Several populated places are located in or adjacent to New Haven Township:
- The city of Willard, bordering the township to the northwest
- Part of the village of Plymouth, in the south
- The census-designated place of Celeryville, on the border with Richmond Township in the northwest
- The census-designated place of New Haven, in the center.

==Name and history==
New Haven Township was established in 1815. The township is named after New Haven, Connecticut, the native home of a share of the early settlers.

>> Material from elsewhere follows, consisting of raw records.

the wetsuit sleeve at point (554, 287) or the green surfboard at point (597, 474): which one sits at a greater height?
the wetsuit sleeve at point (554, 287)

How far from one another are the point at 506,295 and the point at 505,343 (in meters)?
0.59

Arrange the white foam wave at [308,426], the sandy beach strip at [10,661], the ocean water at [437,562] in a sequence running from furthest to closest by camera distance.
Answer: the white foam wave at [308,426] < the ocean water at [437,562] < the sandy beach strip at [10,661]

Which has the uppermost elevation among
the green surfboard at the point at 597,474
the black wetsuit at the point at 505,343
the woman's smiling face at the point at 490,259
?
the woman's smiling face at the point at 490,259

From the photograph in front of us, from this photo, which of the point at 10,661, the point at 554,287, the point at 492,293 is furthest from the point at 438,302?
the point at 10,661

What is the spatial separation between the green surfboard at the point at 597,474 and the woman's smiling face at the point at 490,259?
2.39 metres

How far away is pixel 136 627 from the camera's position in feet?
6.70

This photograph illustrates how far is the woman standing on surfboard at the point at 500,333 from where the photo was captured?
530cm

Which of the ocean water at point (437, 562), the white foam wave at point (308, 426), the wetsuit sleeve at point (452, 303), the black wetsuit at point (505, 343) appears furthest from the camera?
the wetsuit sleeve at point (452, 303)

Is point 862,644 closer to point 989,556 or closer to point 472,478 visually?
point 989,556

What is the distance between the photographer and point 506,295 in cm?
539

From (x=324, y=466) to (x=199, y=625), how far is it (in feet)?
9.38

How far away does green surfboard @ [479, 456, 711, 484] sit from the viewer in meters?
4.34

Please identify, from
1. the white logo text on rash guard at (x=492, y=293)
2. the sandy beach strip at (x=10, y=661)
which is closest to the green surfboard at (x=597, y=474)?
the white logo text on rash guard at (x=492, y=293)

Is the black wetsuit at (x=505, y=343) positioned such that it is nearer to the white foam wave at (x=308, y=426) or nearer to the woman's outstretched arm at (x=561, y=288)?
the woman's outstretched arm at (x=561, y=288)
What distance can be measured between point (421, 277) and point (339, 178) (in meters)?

It is the only New Haven Township statewide.

==Government==
The township is governed by a three-member board of trustees, who are elected in November of odd-numbered years to a four-year term beginning on the following January 1. Two are elected in the year after the presidential election and one is elected in the year before it. There is also an elected township fiscal officer, who serves a four-year term beginning on April 1 of the year after the election, which is held in November of the year before the presidential election. Vacancies in the fiscal officership or on the board of trustees are filled by the remaining trustees.